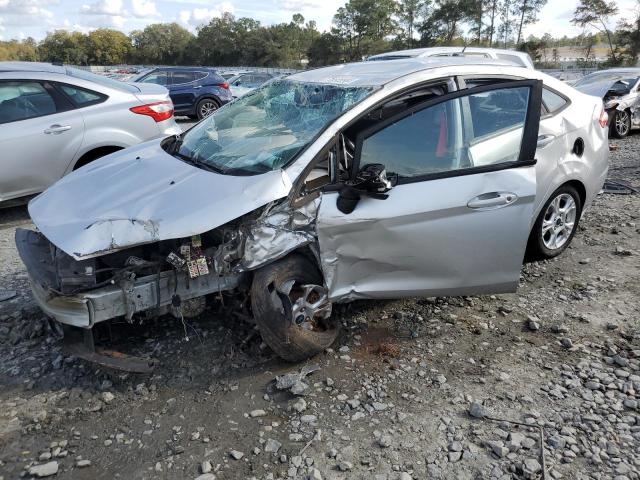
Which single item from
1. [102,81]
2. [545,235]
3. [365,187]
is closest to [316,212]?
[365,187]

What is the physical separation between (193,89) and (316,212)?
1389 centimetres

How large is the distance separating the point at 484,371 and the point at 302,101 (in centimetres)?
213

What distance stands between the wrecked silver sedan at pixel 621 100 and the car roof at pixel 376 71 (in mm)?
8562

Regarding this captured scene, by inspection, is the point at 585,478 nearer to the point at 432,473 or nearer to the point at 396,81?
the point at 432,473

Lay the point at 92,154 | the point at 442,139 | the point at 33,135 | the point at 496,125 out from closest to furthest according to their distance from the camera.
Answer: the point at 442,139, the point at 496,125, the point at 33,135, the point at 92,154

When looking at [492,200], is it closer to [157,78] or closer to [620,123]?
[620,123]

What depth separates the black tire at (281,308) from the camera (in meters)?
3.05

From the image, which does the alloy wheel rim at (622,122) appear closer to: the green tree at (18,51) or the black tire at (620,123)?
the black tire at (620,123)

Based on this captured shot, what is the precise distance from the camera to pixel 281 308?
10.1 feet

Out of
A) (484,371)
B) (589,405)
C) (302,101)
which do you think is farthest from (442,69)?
(589,405)

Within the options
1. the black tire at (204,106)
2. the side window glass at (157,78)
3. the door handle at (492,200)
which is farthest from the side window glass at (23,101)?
the side window glass at (157,78)

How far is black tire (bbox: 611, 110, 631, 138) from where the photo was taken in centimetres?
1110

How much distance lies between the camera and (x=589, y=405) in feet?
9.35

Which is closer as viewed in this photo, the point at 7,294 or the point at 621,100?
the point at 7,294
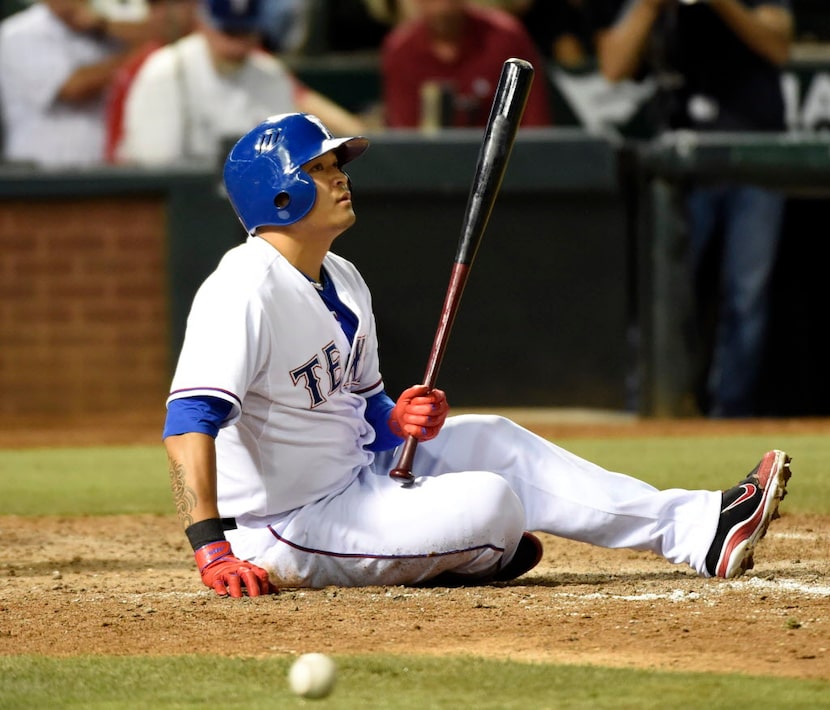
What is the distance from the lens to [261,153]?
3965 mm

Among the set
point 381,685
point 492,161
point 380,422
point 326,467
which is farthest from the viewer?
point 492,161

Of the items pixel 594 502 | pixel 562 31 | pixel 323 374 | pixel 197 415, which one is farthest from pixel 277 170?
pixel 562 31

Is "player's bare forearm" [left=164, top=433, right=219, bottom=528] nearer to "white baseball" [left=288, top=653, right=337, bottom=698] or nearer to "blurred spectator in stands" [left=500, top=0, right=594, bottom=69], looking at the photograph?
"white baseball" [left=288, top=653, right=337, bottom=698]

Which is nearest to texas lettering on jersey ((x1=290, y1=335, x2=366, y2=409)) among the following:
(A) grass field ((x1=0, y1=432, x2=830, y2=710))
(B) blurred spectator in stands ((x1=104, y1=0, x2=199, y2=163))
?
(A) grass field ((x1=0, y1=432, x2=830, y2=710))

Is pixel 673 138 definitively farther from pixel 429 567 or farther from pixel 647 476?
pixel 429 567

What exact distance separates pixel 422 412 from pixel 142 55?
587cm

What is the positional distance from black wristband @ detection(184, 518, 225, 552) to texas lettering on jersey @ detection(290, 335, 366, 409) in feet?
1.35

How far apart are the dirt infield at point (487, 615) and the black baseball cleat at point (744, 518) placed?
0.17 feet

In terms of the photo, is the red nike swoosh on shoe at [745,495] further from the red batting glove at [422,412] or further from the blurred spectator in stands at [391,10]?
the blurred spectator in stands at [391,10]

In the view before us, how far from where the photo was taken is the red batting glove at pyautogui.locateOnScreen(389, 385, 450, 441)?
3920 millimetres

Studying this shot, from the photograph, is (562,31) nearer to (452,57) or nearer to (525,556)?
(452,57)

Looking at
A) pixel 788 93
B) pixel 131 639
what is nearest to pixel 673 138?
pixel 788 93

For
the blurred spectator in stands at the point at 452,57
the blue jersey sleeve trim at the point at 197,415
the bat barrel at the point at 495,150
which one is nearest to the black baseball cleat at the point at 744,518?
the bat barrel at the point at 495,150

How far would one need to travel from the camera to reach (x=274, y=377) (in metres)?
3.85
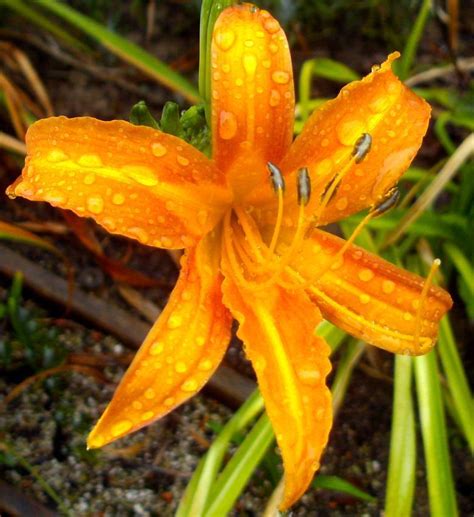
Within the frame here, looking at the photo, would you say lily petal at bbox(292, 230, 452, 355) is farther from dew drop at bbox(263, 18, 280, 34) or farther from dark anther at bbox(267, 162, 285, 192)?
dew drop at bbox(263, 18, 280, 34)

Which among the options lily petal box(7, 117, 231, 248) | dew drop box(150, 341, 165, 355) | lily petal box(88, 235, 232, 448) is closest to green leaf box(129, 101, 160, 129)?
lily petal box(7, 117, 231, 248)

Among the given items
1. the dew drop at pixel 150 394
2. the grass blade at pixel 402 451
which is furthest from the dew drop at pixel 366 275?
the grass blade at pixel 402 451

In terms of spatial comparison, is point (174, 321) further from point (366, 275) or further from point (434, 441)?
point (434, 441)

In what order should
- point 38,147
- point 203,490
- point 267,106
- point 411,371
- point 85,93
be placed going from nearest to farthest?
point 38,147 < point 267,106 < point 203,490 < point 411,371 < point 85,93

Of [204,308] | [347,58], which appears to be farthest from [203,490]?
[347,58]

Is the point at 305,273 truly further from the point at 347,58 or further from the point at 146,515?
the point at 347,58
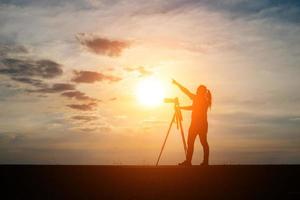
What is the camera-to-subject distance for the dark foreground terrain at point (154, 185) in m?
9.33

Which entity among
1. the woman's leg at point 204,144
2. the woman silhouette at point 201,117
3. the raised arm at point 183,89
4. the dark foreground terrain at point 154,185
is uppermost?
the raised arm at point 183,89

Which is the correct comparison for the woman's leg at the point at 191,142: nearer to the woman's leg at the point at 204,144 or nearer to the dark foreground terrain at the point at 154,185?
the woman's leg at the point at 204,144

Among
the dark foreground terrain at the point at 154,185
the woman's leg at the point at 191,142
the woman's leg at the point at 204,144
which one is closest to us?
the dark foreground terrain at the point at 154,185

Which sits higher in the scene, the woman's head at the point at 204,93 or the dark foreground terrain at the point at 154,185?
the woman's head at the point at 204,93

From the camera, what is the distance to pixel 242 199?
9180 mm

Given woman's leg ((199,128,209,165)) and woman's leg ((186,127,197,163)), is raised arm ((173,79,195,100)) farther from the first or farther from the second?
woman's leg ((199,128,209,165))

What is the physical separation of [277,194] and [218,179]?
254cm

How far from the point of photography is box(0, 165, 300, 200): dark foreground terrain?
933 cm

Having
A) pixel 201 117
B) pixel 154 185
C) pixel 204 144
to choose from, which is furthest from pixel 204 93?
pixel 154 185

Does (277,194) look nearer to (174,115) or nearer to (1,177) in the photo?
(1,177)

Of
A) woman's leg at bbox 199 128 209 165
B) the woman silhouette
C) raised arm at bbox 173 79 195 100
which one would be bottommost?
woman's leg at bbox 199 128 209 165

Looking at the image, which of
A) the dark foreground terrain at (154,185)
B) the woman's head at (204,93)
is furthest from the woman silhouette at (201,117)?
the dark foreground terrain at (154,185)

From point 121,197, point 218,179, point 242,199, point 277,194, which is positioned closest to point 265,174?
point 218,179

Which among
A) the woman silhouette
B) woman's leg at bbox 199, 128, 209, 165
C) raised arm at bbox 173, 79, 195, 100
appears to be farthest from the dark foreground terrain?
raised arm at bbox 173, 79, 195, 100
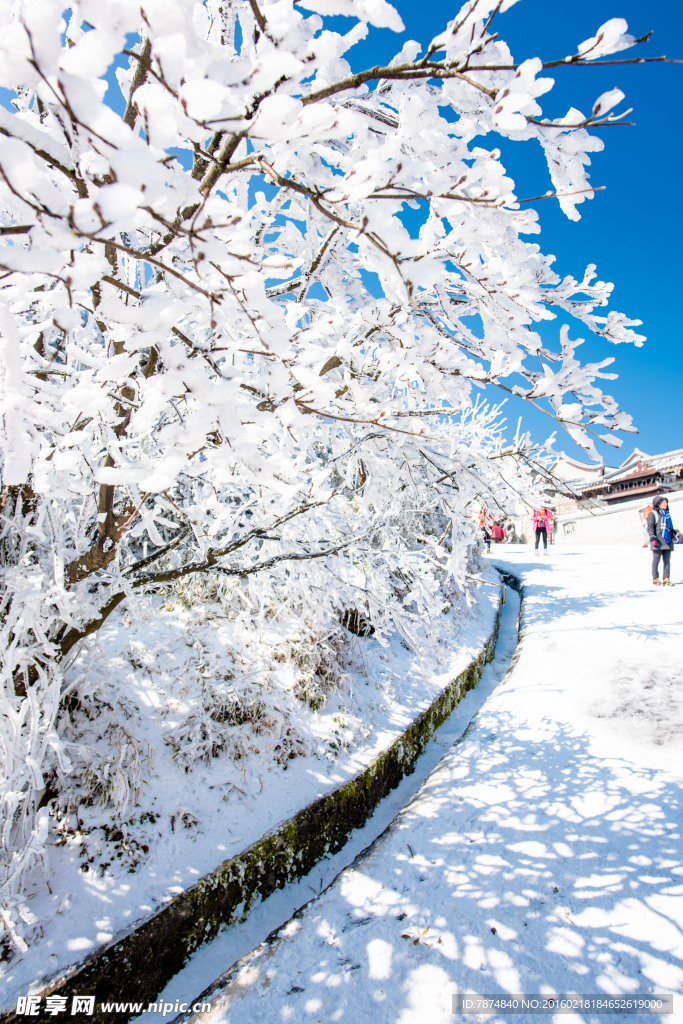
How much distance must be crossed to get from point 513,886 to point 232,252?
8.55ft

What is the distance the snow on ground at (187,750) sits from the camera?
1893 mm

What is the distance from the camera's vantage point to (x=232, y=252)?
105 cm

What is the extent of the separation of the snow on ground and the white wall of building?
568 inches

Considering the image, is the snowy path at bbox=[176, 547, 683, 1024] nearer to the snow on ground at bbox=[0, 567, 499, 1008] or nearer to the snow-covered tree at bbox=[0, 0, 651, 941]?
the snow on ground at bbox=[0, 567, 499, 1008]

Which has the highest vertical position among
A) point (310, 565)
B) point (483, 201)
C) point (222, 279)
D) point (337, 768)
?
point (483, 201)

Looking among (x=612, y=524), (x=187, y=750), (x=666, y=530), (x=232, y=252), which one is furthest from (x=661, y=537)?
(x=612, y=524)

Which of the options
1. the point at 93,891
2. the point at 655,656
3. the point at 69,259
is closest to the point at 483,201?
the point at 69,259

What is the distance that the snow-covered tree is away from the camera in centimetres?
69

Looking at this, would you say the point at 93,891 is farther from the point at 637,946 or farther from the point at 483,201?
the point at 483,201

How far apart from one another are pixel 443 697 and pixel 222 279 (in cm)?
395

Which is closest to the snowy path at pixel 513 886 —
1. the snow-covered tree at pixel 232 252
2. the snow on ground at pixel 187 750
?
the snow on ground at pixel 187 750

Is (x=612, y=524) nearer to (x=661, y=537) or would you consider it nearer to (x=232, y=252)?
(x=661, y=537)

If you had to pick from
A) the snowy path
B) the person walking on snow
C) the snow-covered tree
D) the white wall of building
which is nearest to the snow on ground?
the snow-covered tree

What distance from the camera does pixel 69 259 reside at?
770 millimetres
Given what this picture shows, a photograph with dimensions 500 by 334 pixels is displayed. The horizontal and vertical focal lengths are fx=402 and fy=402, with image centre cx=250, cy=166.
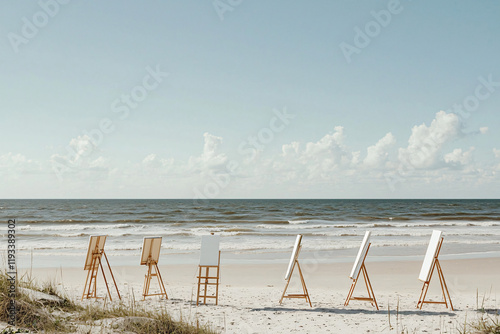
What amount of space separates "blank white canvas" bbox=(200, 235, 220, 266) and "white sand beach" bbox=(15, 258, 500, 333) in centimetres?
71

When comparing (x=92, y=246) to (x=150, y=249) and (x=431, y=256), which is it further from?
(x=431, y=256)

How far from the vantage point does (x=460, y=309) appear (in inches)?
293

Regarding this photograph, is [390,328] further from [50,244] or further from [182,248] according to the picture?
[50,244]

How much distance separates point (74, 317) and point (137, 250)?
10.8m

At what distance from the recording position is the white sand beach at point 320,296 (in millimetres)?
6480

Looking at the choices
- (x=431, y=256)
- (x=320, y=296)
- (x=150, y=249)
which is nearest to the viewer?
(x=431, y=256)

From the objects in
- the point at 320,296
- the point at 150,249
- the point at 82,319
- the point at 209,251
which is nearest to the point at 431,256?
the point at 320,296

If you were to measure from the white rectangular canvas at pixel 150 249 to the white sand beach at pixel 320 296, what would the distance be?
0.82 metres

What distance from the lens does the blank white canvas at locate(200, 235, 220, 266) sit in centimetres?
802

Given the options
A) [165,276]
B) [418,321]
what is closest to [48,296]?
[165,276]

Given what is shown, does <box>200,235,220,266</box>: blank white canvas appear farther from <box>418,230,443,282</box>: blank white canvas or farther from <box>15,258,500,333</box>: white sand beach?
<box>418,230,443,282</box>: blank white canvas

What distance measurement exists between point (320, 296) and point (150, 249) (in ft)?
12.6

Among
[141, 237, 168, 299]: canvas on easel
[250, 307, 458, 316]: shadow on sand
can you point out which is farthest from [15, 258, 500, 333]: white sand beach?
[141, 237, 168, 299]: canvas on easel

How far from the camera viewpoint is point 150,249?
851 cm
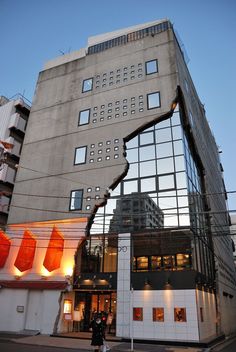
▬▬▬
### [BRIEF]
Report every line of the data above that contains the word "foreground", matching case exactly.

### [EXERCISE ANSWER]
What is the camera-to-subject distance for the dark foreground terrain at point (154, 185) in m?
4. the dark foreground terrain at point 154,185
Which is the correct comparison for the woman's leg at the point at 191,142: nearer to the woman's leg at the point at 204,144 or nearer to the dark foreground terrain at the point at 154,185?
the dark foreground terrain at the point at 154,185
the dark foreground terrain at the point at 154,185
Which sits higher in the scene, the woman's head at the point at 204,93 or the dark foreground terrain at the point at 154,185?
How far from the point of photography is box(0, 165, 300, 200): dark foreground terrain?
A) the dark foreground terrain at (154,185)
the dark foreground terrain at (154,185)
appears to be farthest from the dark foreground terrain?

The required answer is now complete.